[Date Prev][Date Next][Thread Prev][Thread Next][Date Index][Thread Index]

[Xen-devel] [PATCH v5 7/7] xen/x86: use PCID feature



Avoid flushing the complete TLB when switching %cr3 for mitigation of
Meltdown by using the PCID feature if available.

We are using 4 PCID values for a 64 bit pv domain subject to XPTI and
2 values for the non-XPTI case:

- guest active and in kernel mode
- guest active and in user mode
- hypervisor active and guest in user mode (XPTI only)
- hypervisor active and guest in kernel mode (XPTI only)

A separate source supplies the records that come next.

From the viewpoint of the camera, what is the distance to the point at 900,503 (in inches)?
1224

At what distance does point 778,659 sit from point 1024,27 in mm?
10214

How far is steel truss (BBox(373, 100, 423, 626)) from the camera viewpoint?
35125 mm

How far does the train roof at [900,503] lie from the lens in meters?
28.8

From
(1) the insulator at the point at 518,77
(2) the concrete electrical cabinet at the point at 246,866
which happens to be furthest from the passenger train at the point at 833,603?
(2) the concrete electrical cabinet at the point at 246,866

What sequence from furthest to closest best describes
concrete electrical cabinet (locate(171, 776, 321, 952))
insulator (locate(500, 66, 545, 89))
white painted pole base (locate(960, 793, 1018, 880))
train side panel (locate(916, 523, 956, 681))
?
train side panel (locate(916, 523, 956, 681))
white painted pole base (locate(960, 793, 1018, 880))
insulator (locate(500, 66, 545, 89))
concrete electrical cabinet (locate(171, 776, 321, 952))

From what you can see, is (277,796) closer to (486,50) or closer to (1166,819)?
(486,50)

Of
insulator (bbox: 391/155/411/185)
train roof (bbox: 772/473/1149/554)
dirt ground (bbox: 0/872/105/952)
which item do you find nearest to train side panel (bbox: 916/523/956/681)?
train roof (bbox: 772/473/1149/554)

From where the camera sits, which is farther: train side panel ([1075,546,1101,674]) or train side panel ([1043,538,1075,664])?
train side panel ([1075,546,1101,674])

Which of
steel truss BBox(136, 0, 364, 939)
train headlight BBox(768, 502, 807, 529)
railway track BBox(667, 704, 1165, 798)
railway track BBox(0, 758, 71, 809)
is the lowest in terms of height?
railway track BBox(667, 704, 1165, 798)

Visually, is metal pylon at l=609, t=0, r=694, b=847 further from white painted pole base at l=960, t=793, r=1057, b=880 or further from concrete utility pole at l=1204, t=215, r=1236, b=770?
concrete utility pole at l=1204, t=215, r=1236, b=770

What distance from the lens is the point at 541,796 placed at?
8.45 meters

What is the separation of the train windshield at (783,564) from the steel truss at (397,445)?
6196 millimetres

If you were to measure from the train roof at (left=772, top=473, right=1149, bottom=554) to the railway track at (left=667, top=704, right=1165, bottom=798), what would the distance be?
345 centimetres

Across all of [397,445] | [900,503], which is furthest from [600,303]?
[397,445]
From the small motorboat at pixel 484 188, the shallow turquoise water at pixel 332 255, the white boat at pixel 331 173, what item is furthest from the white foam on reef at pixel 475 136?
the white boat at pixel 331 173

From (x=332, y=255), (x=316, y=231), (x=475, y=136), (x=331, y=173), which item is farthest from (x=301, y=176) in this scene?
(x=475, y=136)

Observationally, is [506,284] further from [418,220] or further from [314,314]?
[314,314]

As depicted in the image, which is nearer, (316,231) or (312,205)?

We use PCID only if PCID _and_ INVPCID are supported. With PCID in use
we disable global pages in cr4. A command line parameter controls in
which cases PCID is being used.

As the non-XPTI case has shown not to perform better with PCID at least
on some machines the default is to use PCID only for domains subject to
XPTI.

With PCID enabled we always disable global pages. This avoids having to
either flush the complete TLB or do a cycle through all PCID values
when invalidating a single global page.

pv_guest_cr4_to_real_cr4() is switched from a macro to a real function
now as it has become more complex.

Performance for the XPTI case improves a lot: parallel make of the Xen
hypervisor on my machine reduced elapsed time from 107 to 93 seconds,
system time was reduced from 140 to 103 seconds.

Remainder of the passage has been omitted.